I don't expect the fmt library to aware of Unicode out of the box. That would require that it build and link with ICU, or something like it. Here's an example of how it's not:

void testFormatUnicodeWidth() {
    // Two ways to write the Spanish word "está". 
    char *s1 = "est\u00E1";  // U+00E1 : Latin small letter A with acute
    char *s2 = "esta\u0301"; // U+0301 : Combining acute accent
    fmt::print("s1 = {}, length = {}\n", s1, strlen(s1));
    fmt::print("s2 = {}, length = {}\n", s2, strlen(s2));
    fmt::print("|{:8}|\n", s1);
    fmt::print("|{:8}|\n", s2);
}

That prints:

s1 = está, length = 5
s2 = está, length = 6
|está    |
|está   |

To make that width specifier work the way I want, to look nice on the screen, I could use ICU's classes, which can iterate over the visible characters ("grapheme clusters") of a string.

I don't expect std::format to require Unicode either. From what I can tell the C++ standard people create things that can run on small embedded devices.
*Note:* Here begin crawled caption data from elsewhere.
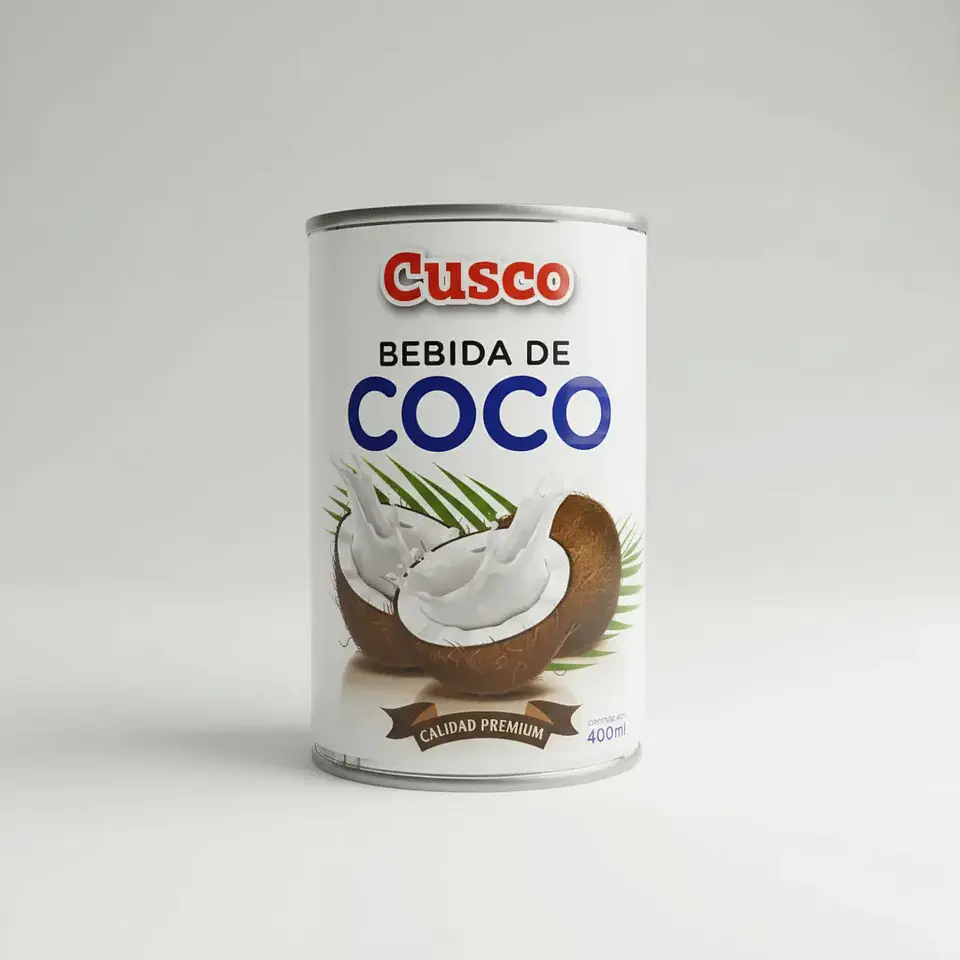 Bebida De Coco O Leche De Coco Cusco 400ml 5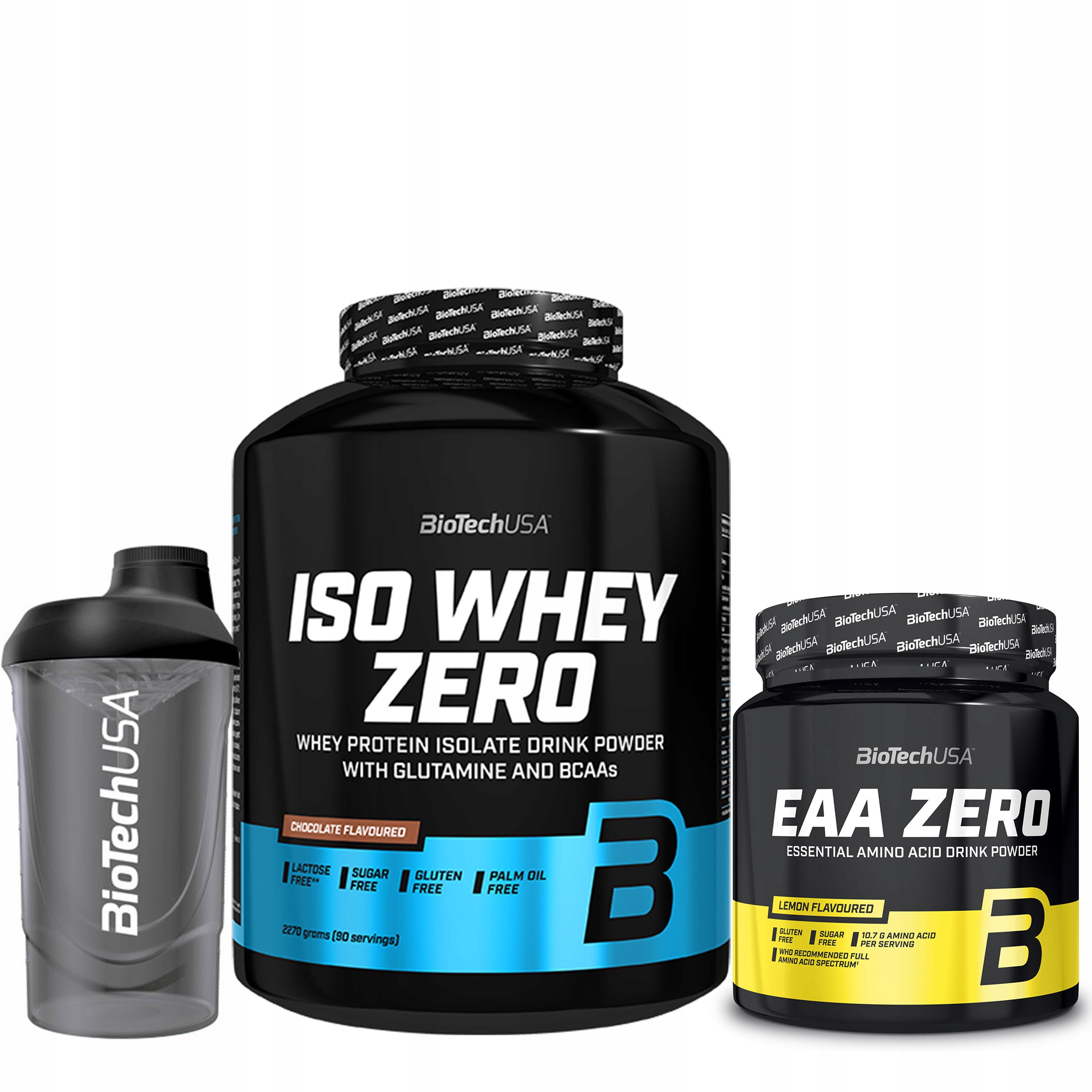 Proteín - ISO Srvátka ZERO 2270G + EAA Shaker proteín bez cukru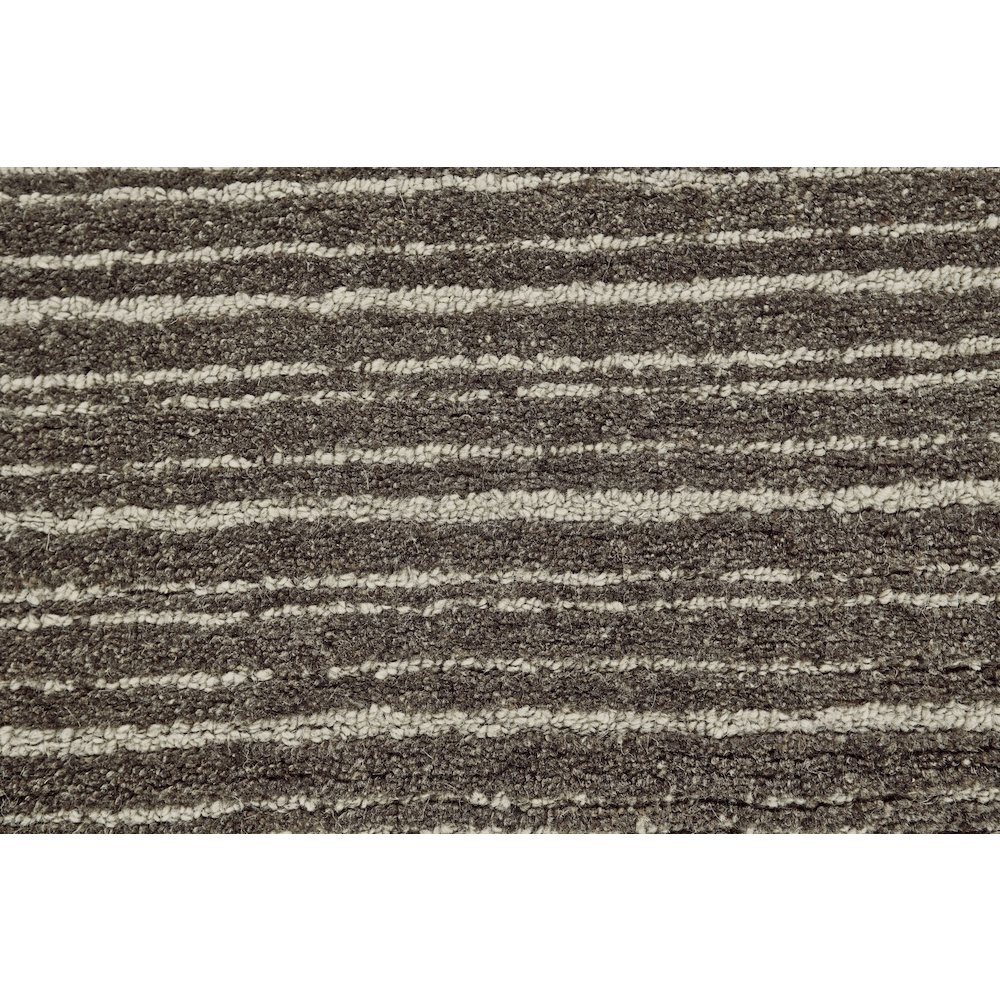 Morisco Transitional Stripes, Brown/Ivory, 5' x 8' Area Rug. Picture 4
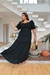 Imagem do Vestido Longo Plus Size Manga Princesa Faby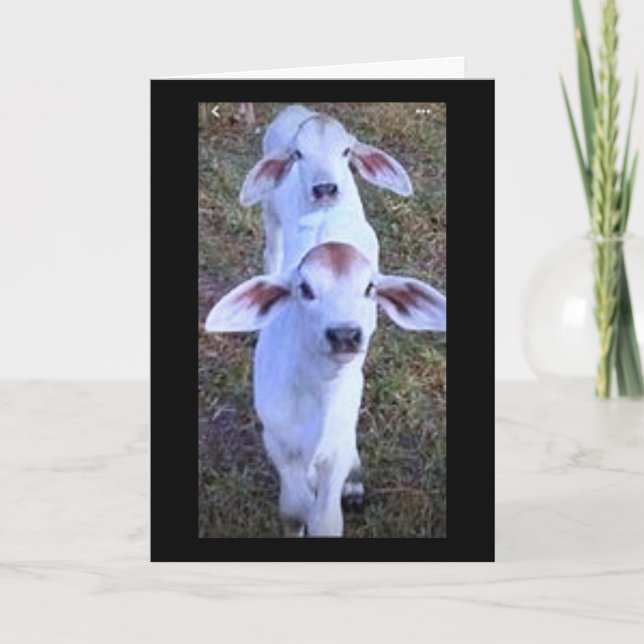 "21 IS SOMETHING TO BLEAT ABOUT" CARD (Front)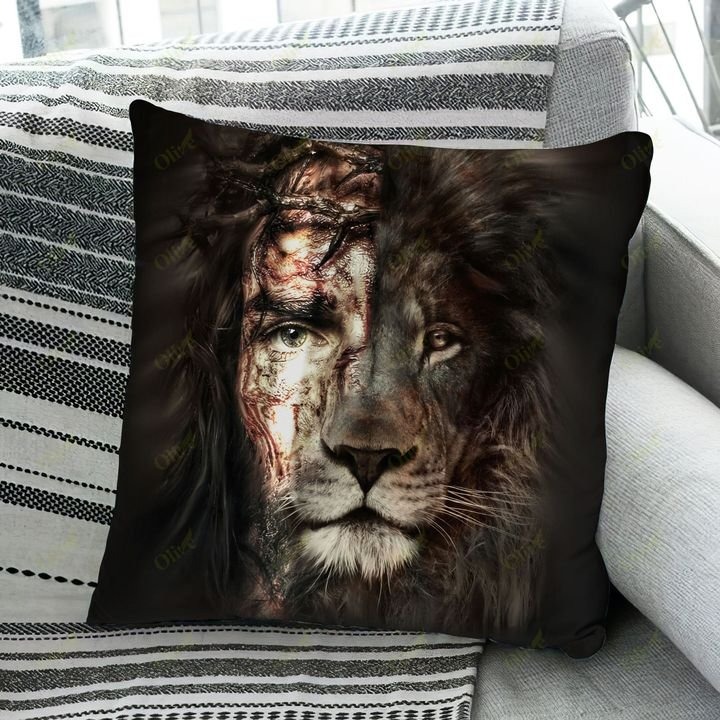 Jesus and lion the perfect combination pillowcase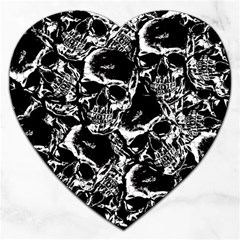 Skulls Pattern Jigsaw Puzzle (heart)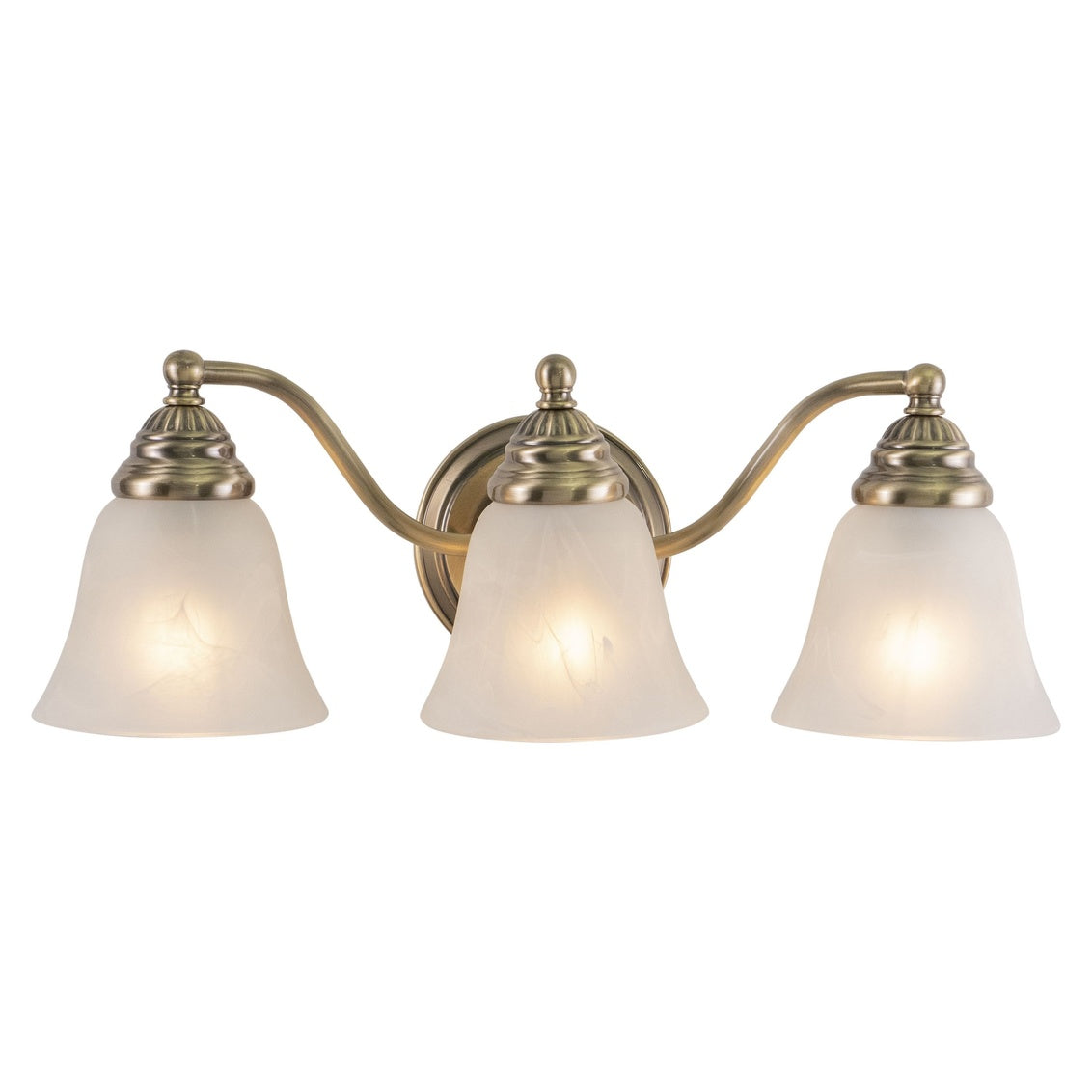 Vaxcel Standford 3-Light Brass Bathroom Vanity Fixture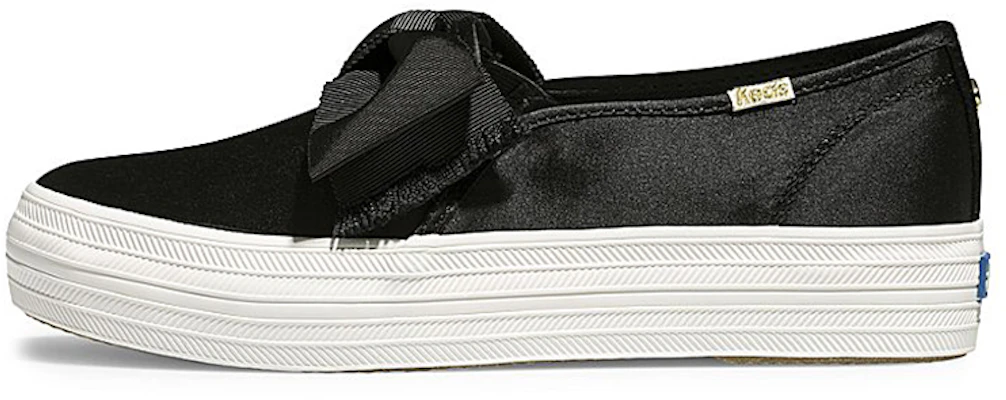 (W) Keds Kate Spade New York x Triple Decker 'Satin Bow - Hitam' WF61033 Buy (W) Keds Kate Spade New York x Triple Decker 'Satin Bow - Hitam' WF61033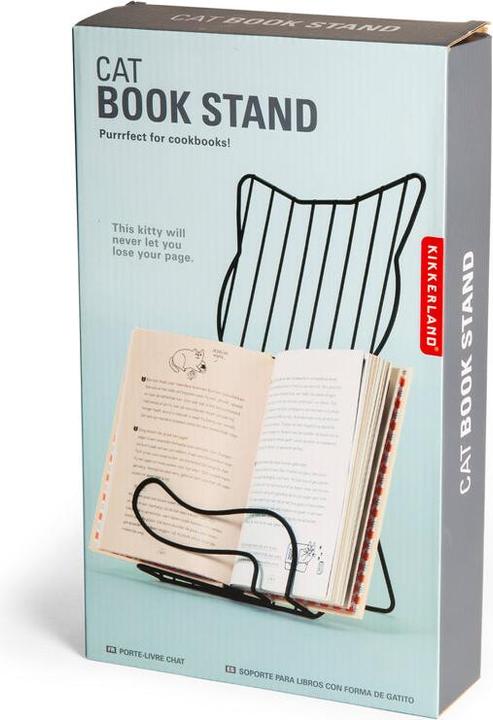 Image du produit Kikkerland Cat Book Stand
That's cool. But I'm asking if there will also be a way for me to integrate the two, so that I don't have a split world, between:

  1. C++'s strings and format.
  2. ICU strings if I want things to look right on screen.

Solution

  • {fmt} doesn't support ICU UnicodeString directly but you can easily write your own formatting function that does. For example:

    #include <fmt/xchar.h>
    #include <unistr.h>
    
    template <typename... T>
    auto format(fmt::wformat_string<T...> fmt, T&&... args) -> UnicodeString {
      auto s = fmt::format(fmt, std::forward<T>(args)...);
      return {s.data(), s.size()};
    }
    
    int main() {
      UnicodeString s = format(L"The answer is {}.", 42);
    }
    

    Note that {fmt} supports Unicode but width estimation works on code points (like Python's str.format) instead of grapheme clusters at the moment. It will be addressed in one of the future releases.